I agree with Jeff Jarvis’ critique of Google’s Sidewiki.

Sidewiki is ThirdVoice yet again. Both let you write and read comments on a site — actually on the site — so long as you have the proprietary client. ThirdVoice failed mainly because it couldn’t get enough people to install its client. (Of course, one could ask why enough people weren’t interested in this.) Sidewiki might succeed because it’s part of the vastly popular Google Toolbar. And, as Jeff says, that means it might succeed because Google is using its near ubiquity as a center of the Net. Which is troubling. For example, again as Jeff reports, insofar as the commentary on his site about his Sidewiki post occurs in Sidewiki, Google now owns the comments on his post. Troubling.

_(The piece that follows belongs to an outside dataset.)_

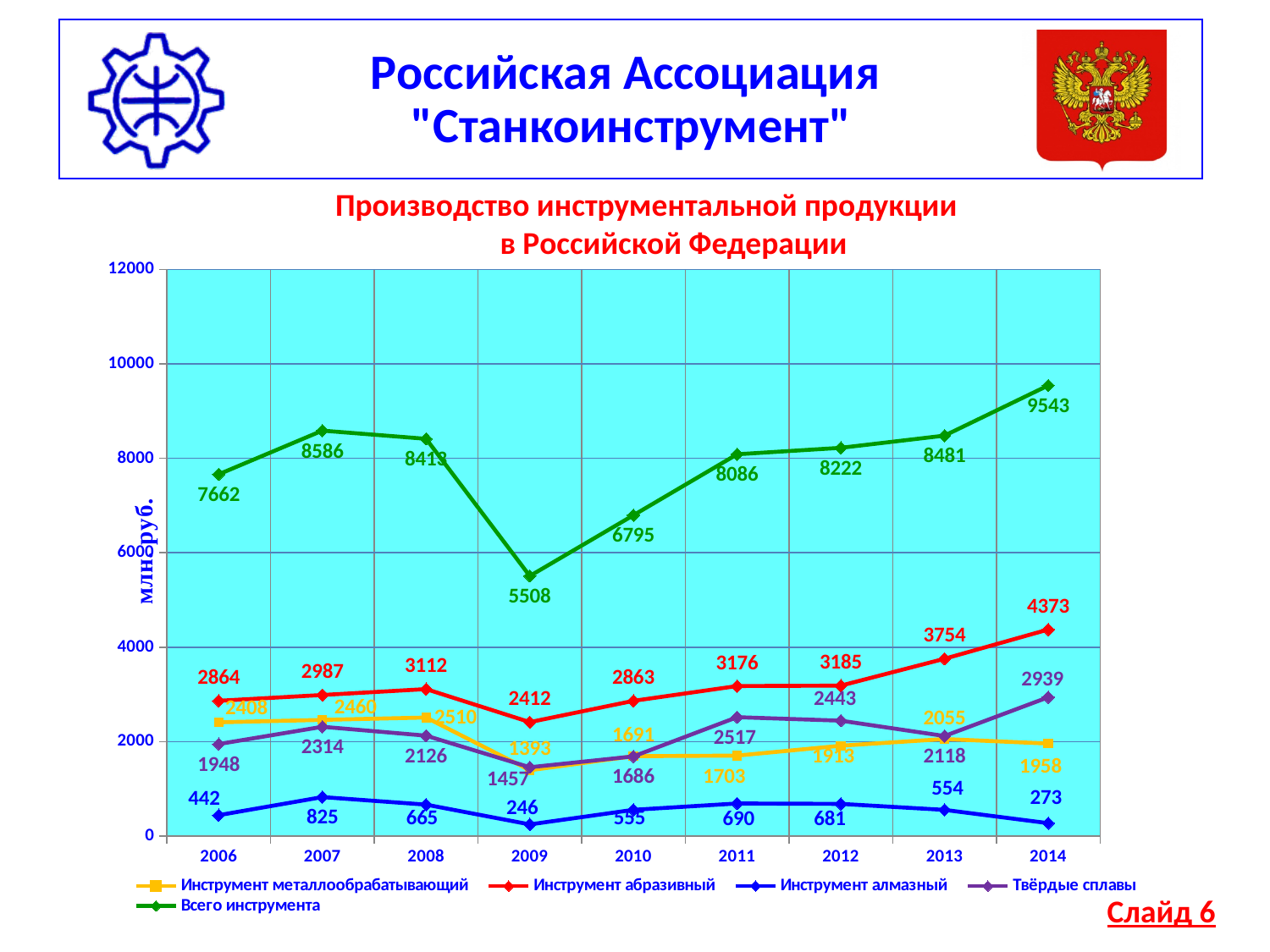
What kind of chart is shown on the slide? Line chart What unit is shown on the y axis? млн.руб. How many series does the legend list? 5 What was the value of Всего инструмента in 2014? 9543 In which year was Инструмент абразивный at its highest? 2014 What was the value of Твёрдые сплавы in 2011? 2517 What is the difference between Всего инструмента in 2014 and in 2006? 1881 What was the value of Инструмент абразивный in 2009? 2412 How many years are shown on the x axis? 9 Which was larger in 2012: Твёрдые сплавы or Инструмент металлообрабатывающий? Твёрдые сплавы In which year was Всего инструмента at its lowest? 2009 What was the value of Инструмент алмазный in 2007? 825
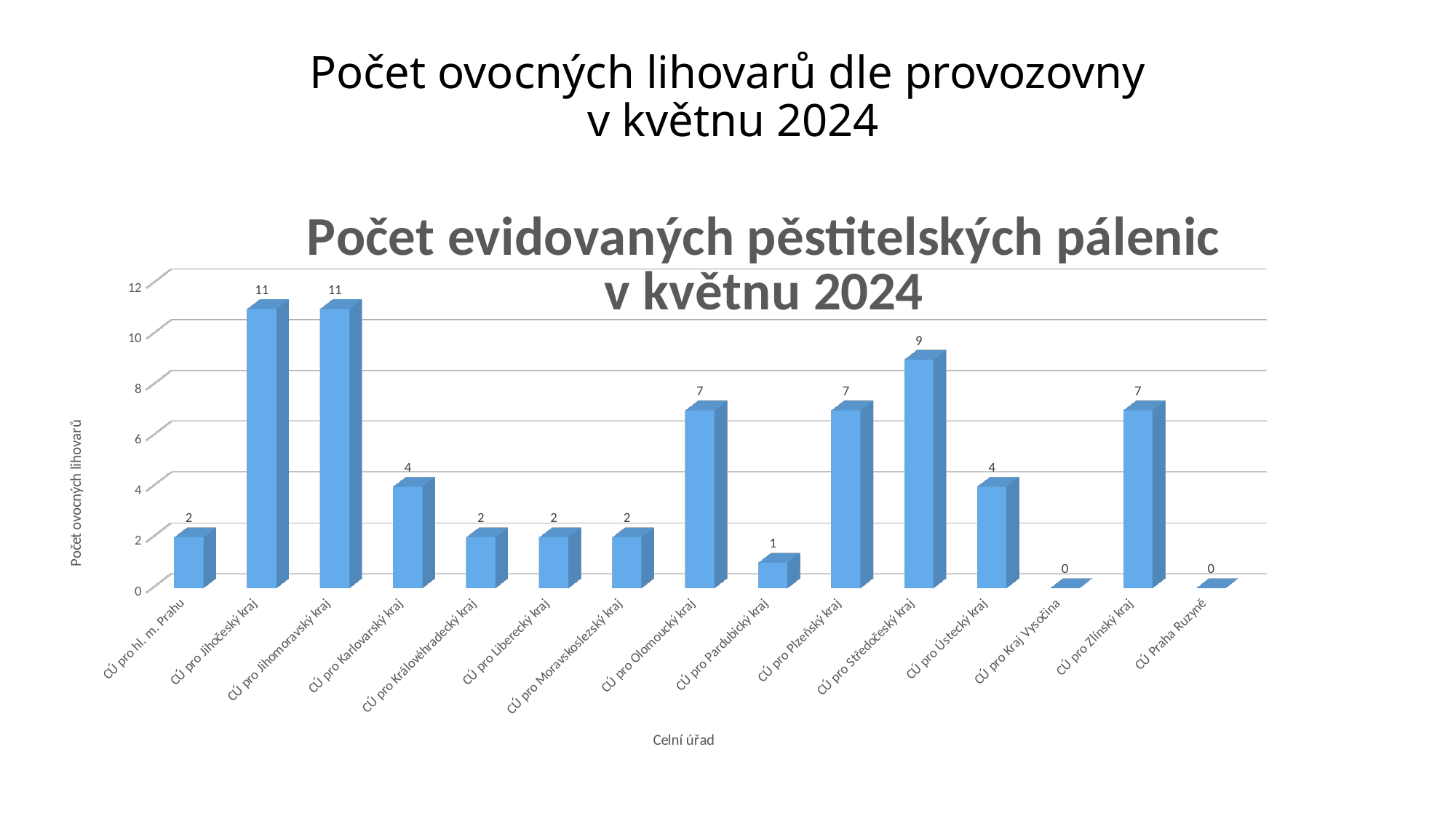
What is the value for CÚ pro Středočeský kraj? 9 Which is larger, the value for CÚ pro Olomoucký kraj or the value for CÚ pro Ústecký kraj? CÚ pro Olomoucký kraj What is the value for CÚ pro Karlovarský kraj? 4 What is the label of the vertical axis? Počet ovocných lihovarů Which two categories share the highest value on the chart? CÚ pro Jihočeský kraj and CÚ pro Jihomoravský kraj Which two categories have a value of 0? CÚ pro Kraj Vysočina and CÚ Praha Ruzyně What is the difference between the values for CÚ pro Jihočeský kraj and CÚ pro Středočeský kraj? 2 What kind of chart is shown on the slide? Bar chart What is the title of the chart? Počet evidovaných pěstitelských pálenic v květnu 2024 How many categories are shown on the x axis? 15 What is the value for CÚ pro Pardubický kraj? 1 What is the value for CÚ pro Zlínský kraj? 7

I think there are reasons to doubt Sidewiki’s success. As more people add comments, we need good ways to sort through them, to eliminate spam, to decide which types of comments are useful to us. Google is promising us algorithms. But algorithms won’t know that I don’t particularly want to read comments about my friend Jeff’s character, but I am particularly interested in what technologists are saying, or about Net politics, or what my friends are saying, or about how to hack Sidewiki.

Sidewiki has its uses. I’d rather see it connected to social networks, and I’d rather see it provided as an open source browser add-in. But I don’t know who should own the comments and what the control mechanisms should be. This is one of the edges of the Web that defies easy answers because it’sso hard to tell what is the center and what are the sides.